Selon Aristote, il y a trois formes de connaissances : Épistémè, Techné et Phronesis. L’épistémè, la connaissance du monde a donné la science. Techné c’est comment on agit sur le monde, c’est la technologie. Phronesis, c’est l’éthique de l’action. Chacun d’entre nous doit s’interroger sur nos actions et la manière dont elles influencent les autres et nous-mêmes. C’est dramatique d’avoir conscience de sa propre consommation de carbone. La seule manière d’avoir une empreinte carbone négative, c’est le suicide. Mais il faut rester en vie et s’engager. C’est le seul moyen pour que les conséquences de nos actes aient un impact le plus positif possible sur les générations d’après. Sans la science et la technologie, on a moins conscience de ce dont le monde a besoin. C’est tout le concept de l’Ikigai : une intersectionnalité entre les besoins de la planète, les besoins personnels, les ressources individuelles et les ressources trouvables dans l’environnement. Et ceux-ci sont corollaires aux cinq piliers du Learning Planet Institute : la recherche, l’enseignement, l’accompagnement, les outils numériques, la vocation de communauté. Notre ambition globale est d’augmenter notre impact et sa durabilité en s’organisant pour apporter au monde ce qu’il désire. Sur ma carte il est écrit « CEO » pour Chief Exploration Officer car il faut continuer d’explorer au lieu d’exploiter. Bien que ce soit la grande tendance humaine.
C’est aussi la raison pour laquelle j’ai écrit l’ouvrage Et si nous ?*. Et j’invite tout le monde à écrire son propre « Et si nous ? ».
Le « nous » est une invitation à créer des collectifs et le point d’interrogation à se questionner sur l’existant et le changement. On l’a traduit en anglais par Game changing : il y a deux types de jeux : A et B. Le Game A est le plus commun. On a l’illusion de gagner à court terme, in fine on perd tous. Le Game B c’est celui où on apprend à jouer indéfiniment en coopérant pour que tout le monde soit gagnant-gagnant et en particulier les générations futures. Le Learning Planet Institute forme des gens à comprendre le système pour le transformer, des game changers.
Les grands défis sont l’apprentissage, l’intelligence collective et l’amélioration des institutions. Êtes-vous optimiste ?
Je me qualifie de « mélioriste ». Un mélioriste se dit qu’il peut contribuer à améliorer les choses et qu’indépendamment de la trajectoire globale, il a fait ce qu’il a pu. Si tous les mélioristes se tiennent la main, on peut en faire des choses. Historiquement, nous ne coopérons qu’en faveur de notre intérêt individuel alors je propose que nous passions du « je » au « nous », en incluant tous les êtres vivants.
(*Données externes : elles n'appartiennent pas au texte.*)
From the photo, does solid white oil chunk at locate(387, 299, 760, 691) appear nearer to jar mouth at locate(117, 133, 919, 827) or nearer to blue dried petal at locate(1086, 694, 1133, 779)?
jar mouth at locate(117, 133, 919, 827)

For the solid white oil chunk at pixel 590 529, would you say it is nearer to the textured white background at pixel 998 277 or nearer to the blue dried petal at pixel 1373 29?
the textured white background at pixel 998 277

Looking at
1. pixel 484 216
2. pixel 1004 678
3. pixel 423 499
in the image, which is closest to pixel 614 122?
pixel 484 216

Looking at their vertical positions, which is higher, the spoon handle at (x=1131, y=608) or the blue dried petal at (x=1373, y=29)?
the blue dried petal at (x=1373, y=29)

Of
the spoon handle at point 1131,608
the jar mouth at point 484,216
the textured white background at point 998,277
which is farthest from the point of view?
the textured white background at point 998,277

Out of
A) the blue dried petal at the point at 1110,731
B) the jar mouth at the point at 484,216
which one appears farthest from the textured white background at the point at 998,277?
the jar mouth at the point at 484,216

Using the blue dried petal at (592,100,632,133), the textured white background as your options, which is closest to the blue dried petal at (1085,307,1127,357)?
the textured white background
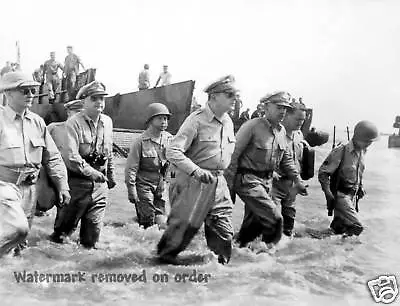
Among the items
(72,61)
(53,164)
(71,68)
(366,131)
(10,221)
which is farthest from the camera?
(71,68)

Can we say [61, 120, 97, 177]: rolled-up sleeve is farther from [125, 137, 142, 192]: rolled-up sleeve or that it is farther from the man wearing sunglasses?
[125, 137, 142, 192]: rolled-up sleeve

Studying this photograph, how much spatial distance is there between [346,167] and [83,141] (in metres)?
3.11

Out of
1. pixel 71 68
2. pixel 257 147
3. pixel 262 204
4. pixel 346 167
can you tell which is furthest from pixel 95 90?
pixel 71 68

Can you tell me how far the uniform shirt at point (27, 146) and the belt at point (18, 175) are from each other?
0.11 ft

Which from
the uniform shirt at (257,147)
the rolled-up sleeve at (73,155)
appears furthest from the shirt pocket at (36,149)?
the uniform shirt at (257,147)

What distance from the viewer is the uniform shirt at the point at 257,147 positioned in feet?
20.3

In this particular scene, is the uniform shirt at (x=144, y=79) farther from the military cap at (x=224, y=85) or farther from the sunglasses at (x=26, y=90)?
the sunglasses at (x=26, y=90)

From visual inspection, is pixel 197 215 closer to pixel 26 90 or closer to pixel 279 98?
pixel 279 98

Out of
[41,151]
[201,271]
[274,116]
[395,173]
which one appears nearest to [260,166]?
[274,116]

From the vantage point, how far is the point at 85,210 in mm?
6098

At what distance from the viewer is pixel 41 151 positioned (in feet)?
16.8

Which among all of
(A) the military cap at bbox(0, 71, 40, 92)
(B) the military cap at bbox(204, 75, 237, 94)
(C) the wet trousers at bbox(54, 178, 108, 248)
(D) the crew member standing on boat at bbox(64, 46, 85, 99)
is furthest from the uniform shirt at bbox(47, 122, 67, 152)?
(D) the crew member standing on boat at bbox(64, 46, 85, 99)

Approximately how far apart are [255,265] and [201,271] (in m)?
0.76

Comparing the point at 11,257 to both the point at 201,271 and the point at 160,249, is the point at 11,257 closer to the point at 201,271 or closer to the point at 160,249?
the point at 160,249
Pour s’en sortir, il faut stopper les logiques d’exploitation et les attitudes prédatrices. Des valeurs invariables existent chez l’humain : au-delà de la liberté, pour moi ce sont le care et le fair. Nous ne survivrions pas à la naissance sans quelqu’un pour s’occuper de nous. Et bien-sûr, il faut être équitable. Si les deux valeurs sont présentes, je peux être optimiste. Cette vision peut sembler utopiste mais on en est capable et c’est le meilleur des scénarii possibles.
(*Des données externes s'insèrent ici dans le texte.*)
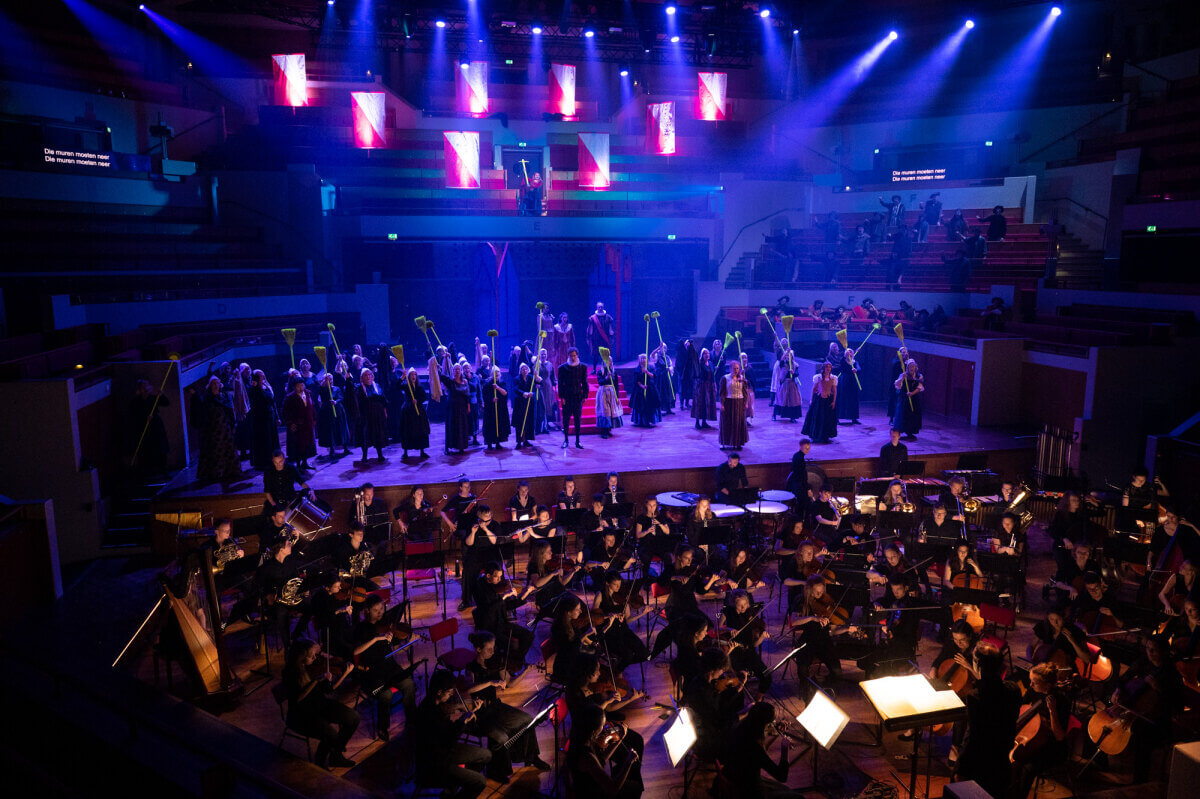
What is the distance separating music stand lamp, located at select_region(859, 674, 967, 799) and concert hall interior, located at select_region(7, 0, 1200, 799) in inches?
1.2

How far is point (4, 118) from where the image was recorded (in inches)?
687

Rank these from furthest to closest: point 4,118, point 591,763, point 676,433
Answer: point 4,118, point 676,433, point 591,763

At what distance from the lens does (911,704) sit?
5164 mm

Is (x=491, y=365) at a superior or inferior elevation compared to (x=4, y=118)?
inferior

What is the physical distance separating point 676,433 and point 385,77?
16247 millimetres

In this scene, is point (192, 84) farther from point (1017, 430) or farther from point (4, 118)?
point (1017, 430)

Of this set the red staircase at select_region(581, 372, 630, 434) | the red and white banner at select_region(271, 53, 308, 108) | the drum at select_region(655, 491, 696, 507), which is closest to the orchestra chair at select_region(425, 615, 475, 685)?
the drum at select_region(655, 491, 696, 507)

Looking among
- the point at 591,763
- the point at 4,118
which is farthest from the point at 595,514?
the point at 4,118

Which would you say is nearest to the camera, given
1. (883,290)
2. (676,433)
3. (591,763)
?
(591,763)

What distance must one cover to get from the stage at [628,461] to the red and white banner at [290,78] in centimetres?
989

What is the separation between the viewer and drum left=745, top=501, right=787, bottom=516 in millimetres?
10148

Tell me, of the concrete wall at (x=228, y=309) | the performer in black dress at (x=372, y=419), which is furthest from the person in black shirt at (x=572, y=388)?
the concrete wall at (x=228, y=309)

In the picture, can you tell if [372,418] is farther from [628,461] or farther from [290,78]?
[290,78]

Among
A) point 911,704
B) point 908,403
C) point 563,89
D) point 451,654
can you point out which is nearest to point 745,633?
point 911,704
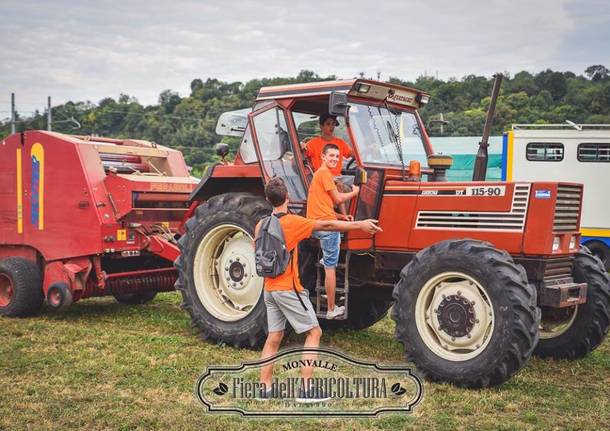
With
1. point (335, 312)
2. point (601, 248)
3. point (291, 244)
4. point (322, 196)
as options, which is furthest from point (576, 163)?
point (291, 244)

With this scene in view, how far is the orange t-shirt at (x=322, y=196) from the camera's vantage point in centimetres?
679

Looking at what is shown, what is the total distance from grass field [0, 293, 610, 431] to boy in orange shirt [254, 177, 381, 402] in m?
0.56

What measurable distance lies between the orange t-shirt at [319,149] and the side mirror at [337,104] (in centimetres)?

* François Taddei, Et si nous ?, Éd. Calmann-Levy, 2022
Pour en savoir plus sur le Learning Planet Institute :
Né du CRI, fondé en 2006 par François Taddei et Ariel Lindner autour de l’interdisciplinarité, le Learning Planet Institute associe recherche, pédagogie et technologie pour accompagner tout un chacun à construire une société apprenante et un monde plus durable. Donnant les moyens d’affronter les problématiques sociétales et environnementales de notre temps, il pousse à la coopération en faisant appel à l’intelligence collective.